En el caso de los andenes, la frecuente presencia de escalones, pisos discontinuos o con huecos y tramos excesivamente angostos hacen difícil el tránsito, especialmente para niños, adultos mayores y personas con coches o sillas de ruedas. Este factor, que en principio no tiene relación directa con la eficiencia, puede desanimar a muchos de bajarse del carro o el bus, y hace que el recorrido por la ciudad se perciba como menos agradable.

La presencia de transeúntes también es un factor importante a la hora de decidir si bajarse del carro o el bus para pedalear por determinado lugar. Los peatones y biciusuarios prefieren hacer un recorrido más largo para evitar andar por andenes, ciclorrutas o bicicarriles demasiado solos o poco iluminados, pero a la vez les huyen a los tumultos. Los biciusuarios, especialmente, evitan las ciclorrutas demasiado concurridas o que son invadidas por peatones, dada la mayor dificultad que tienen para maniobrar. En síntesis, el “exceso” de gente resulta contraproducente, pero la “falta” de gente también.

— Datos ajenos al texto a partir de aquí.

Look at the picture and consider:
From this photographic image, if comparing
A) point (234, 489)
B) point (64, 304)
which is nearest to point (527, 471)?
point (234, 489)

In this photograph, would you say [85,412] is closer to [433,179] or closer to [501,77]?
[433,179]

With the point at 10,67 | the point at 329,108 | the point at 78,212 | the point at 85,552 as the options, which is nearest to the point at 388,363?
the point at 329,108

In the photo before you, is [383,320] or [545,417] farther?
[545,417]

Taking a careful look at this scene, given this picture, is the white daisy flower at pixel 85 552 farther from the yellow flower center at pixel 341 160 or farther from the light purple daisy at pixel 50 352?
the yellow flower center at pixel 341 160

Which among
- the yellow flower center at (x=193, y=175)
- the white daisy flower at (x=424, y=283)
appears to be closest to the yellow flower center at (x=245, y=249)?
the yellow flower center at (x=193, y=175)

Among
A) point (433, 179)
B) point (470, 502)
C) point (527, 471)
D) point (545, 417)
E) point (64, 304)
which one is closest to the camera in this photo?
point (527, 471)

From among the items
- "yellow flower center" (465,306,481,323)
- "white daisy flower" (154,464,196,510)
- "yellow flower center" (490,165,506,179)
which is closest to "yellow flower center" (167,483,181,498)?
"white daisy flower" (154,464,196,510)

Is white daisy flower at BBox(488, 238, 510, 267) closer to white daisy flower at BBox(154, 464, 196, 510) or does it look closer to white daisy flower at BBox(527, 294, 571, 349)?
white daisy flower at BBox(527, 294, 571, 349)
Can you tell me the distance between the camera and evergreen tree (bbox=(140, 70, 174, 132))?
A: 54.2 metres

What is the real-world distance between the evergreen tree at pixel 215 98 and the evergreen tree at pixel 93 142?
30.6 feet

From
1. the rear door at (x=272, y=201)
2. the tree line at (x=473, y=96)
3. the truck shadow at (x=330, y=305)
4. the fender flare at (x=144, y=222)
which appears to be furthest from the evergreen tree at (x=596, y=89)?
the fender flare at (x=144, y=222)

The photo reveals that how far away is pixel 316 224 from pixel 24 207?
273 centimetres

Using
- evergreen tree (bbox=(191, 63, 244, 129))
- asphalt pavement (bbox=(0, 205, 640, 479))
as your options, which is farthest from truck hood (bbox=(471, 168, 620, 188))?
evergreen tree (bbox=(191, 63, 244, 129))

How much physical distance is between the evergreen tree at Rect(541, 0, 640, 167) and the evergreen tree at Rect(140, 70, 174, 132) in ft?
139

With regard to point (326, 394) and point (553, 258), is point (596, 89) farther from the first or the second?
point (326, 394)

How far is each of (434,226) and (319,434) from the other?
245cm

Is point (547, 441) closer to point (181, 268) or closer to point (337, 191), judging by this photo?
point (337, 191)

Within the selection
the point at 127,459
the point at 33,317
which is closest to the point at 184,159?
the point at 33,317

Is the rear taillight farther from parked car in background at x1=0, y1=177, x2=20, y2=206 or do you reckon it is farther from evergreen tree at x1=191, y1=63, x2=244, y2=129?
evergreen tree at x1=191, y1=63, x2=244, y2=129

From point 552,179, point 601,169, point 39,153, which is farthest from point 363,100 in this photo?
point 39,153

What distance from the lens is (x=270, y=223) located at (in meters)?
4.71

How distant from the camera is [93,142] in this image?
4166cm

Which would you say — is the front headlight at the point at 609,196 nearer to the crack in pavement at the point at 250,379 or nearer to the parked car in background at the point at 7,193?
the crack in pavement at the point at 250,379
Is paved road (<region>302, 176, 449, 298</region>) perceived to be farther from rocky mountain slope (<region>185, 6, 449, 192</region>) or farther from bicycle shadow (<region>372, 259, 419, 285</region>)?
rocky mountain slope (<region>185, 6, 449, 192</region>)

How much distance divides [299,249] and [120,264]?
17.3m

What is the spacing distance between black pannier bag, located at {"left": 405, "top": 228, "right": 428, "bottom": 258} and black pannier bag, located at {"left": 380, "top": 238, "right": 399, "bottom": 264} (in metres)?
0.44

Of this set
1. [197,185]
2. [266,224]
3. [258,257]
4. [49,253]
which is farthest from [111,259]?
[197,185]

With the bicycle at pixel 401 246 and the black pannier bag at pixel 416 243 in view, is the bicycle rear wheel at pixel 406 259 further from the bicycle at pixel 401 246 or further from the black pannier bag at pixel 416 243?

Se requieren más sinergias entre la academia y el sector público

Las investigaciones académicas brindan importantes aportes y recomendaciones para que los diseños de las aceras y las ciclorrutas sean más amigables con los ciudadanos. Estas, sin embargo, suelen quedar archivadas, por lo que los estudios no están contribuyendo de manera suficiente a diseñar ciudades amigables y a reducir el número de accidentes y muertes asociadas a la movilidad, explica el ingeniero Rodríguez.

Cada actor vial tiene intereses legítimos desde su punto de vista y todos deben ser escuchados para poder mejorar la movilidad y la experiencia en las vías, concluye Rodríguez.